So the general election of 2024, our Constitution can't be amended before the general election of 2024.
So there will be no vote by mail in Delaware in 2024.
Since I'm still here, since then I lost the AG race by 12,225 votes in Delaware and turned my sights on becoming the GOP chairman because the Republican Party in Delaware has been silent for too long and we're not going to be silent anymore.
And I won that chair race over the weekend on Saturday.
I keep getting this.
I'm just going to keep talking.
It was an interesting race.
We had what I would consider to be an establishment chair.
She's only been in for four years, but she was an attorney general in Delaware back in the 1990s and into the early 2000s.
And actually left office as the Attorney General to go on to become a judge to give the AG seat to Joe Biden's son, Beau Biden.
So she has always been viewed in the Republican Party as more establishment.
And Delaware actually has a huge America First contingent that has been really dissatisfied with You know, how the Republican Party was acting, not being overt enough, not punching back.
And, you know, I'm very vocal.
I've got high energy.
And, you know, I made that pitch to the delegates.

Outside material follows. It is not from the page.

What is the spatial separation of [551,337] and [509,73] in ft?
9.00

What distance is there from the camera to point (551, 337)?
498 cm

And here we are. Let me ask you, I want to get to the victory.
By the way, we have a slight technical problem.
Is what you want in Delaware, Isn't that applicable in other states like in Pennsylvania?
steve bannon
Why is no one, why is it only you that have really gone to the mat about this mail-in ballot fiasco and actually pointed out that it's got to be constitutional or you just can't pass some law?
unidentified
Why is it only, maybe I'm wrong, maybe it's not in other states.
I looked and it looks like there's a couple of parallels, but then other states just rolled over and only you took it and took it to a slush conclusion.
Okay, so number one, I'm reserving the right to come back on with you, because I can sort of hear what's going with the technical stuff.
But Pennsylvania actually did have a case.
And while our case was pending, the Pennsylvania decision came out, and basically they did all sorts of legal gymnastics.
to hold that it was constitutional to have vote by mail.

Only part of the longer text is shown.